Pytasz też Ilu z tych gości porusza się z prędkością ZAWROTNĄ - większą, niż TY BYŚ SIĘ PORUSZAŁ PUSZKĄ gdyby nie było korka??? Jeżeli dobrze zrozumiałem to pytasz ilu gości z tych co traktują zakorkowaną puławską jak tor przeszkód porusza się szybciej niż ja bym jechał samochodem gdyby nie było korka?
Jeżeli tak, to moja odpowiedź jest następująca - 40 km/h to bardzo duża prędkość motocykla w korku pomiędzy samochodami.
Tu się chyba w takim razie też nie zgadzamy.

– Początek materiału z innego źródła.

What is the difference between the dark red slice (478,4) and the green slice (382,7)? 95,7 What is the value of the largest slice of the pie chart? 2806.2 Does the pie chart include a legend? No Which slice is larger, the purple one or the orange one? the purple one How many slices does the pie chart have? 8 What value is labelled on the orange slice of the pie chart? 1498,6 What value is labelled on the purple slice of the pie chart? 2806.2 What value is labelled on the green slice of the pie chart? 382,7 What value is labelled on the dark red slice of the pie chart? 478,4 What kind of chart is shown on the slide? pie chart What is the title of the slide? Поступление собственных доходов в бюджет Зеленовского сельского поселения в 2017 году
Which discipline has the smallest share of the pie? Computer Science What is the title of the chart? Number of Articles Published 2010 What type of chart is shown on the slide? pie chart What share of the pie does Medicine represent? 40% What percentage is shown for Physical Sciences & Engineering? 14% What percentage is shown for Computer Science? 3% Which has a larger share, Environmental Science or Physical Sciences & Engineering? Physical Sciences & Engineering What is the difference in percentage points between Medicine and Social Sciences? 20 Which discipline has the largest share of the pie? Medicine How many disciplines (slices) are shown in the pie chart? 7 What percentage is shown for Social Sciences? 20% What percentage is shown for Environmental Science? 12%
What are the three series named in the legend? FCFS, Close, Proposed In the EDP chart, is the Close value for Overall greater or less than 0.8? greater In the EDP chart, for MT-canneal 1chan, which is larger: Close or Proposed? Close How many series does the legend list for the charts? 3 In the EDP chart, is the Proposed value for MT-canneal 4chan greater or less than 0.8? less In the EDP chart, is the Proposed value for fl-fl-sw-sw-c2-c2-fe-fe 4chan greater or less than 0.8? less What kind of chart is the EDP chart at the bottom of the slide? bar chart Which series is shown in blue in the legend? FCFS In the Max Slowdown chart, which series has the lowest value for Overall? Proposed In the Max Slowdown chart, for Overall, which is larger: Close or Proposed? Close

Oczywiście może dojść do wypadku nawet przy 40, ale jak już tak się stanie (odpukać) - to przeczytasz w newsach że moto leciało 200km/h i jeszcze na gumie, prawda?
W przełożeniu na postrzeganie prędkości - w przeciągu sekundy taki motocyklista mija dwa samochody [11,11 m]
Jeśli te samochody stoją, odstępy są OK, to co to ma za znaczenie czy 2 czy 3?
Podsumowując: to co robisz poza moto i w czym dzięki Tobie mamy udział - jest naprawdę super i dzięki Ci za to, ale nie próbujmy tylko w taki sposób budować swojego wizerunku...
Robert Łakomy

Robert Łakomy Dyrektor Techniczny
/ Technical
Manager

Temat: Moje żale...

W ramach utrzymania spójności wypowiedzi przedmówców Ja:

- NIE latam na gumie - ciężko podnieść GL1500, a jeżeli się uda, to "powrót na ziemię" może być kosztowny,
- Gumy nie palę, mimo, że mógłbym to zrobić nawet nie odkręcając gazu,
- Nie przestrzegam przepisów tzn. - notorycznie łamię ustalone
miary prędkości oraz zgodnie z modą Goldwingerów jeżdżę "choinką", "świątecznym konwojem Coca-Coli", "elektrownią", czy jak kto tam woli określać ponad 200 punktów świetlnych mojego GL-a...
- Mam seryjny wydech - inny nie pasuje do GL-a, ale głupieję na dźwięk basu wydobywającego się z tłumików HD
- Przeciskam się w korkach (może nie tak skutecznie jak "plastiki" i "wiaderka :-)" ale gabaryty mam nieco większe...)
- Zdarza mi się bluzgać na kierowców puszek (nieraz przez CB - to chyba po to amerykanie fabrycznie założyli je do motocykla :-))
- Nigdy nie kopnąłem w samochód, chyba, że we własny jak się popsuł....ale to było dawno temu ....

ale

- Niesamowicie nakręca mnie fakt, że jeden taki z drugim z czystej zazdrości zajeżdża mi drogę przed skrzyżowaniem uniemożliwiając podjazd do "świateł" i wyzywa mnie od "dawców"...
- Statystycznie jestem "puszkowcem", gdyż na moto robię jakieś 10.000 km a autem około 40.000 km rocznie, ale nigdy nikomu nie blokowałem przejazdu, a wręcz zawsze "zjeżdżam" do prawej...
- zdumiewa mnie nienawiść coniektórych motonitów do innych przedstawicieli swojego gatunku ... np z powodu odmiennej marki motocykla, barw klubowych, koszulki z logo zespołu muzycznego itp...
Robert Łakomy

Robert Łakomy Dyrektor Techniczny
/ Technical
Manager

Temat: Moje żale...

....Pytasz też Ilu z tych gości porusza się z prędkością ZAWROTNĄ - większą, niż TY BYŚ SIĘ PORUSZAŁ PUSZKĄ gdyby nie było korka??? Jeżeli dobrze zrozumiałem to pytasz ilu gości z tych co traktują zakorkowaną puławską jak tor przeszkód porusza się szybciej niż ja bym jechał samochodem gdyby nie było korka?
Jeżeli tak, to moja odpowiedź jest następująca - 40 km/h to bardzo duża prędkość motocykla w korku pomiędzy samochodami....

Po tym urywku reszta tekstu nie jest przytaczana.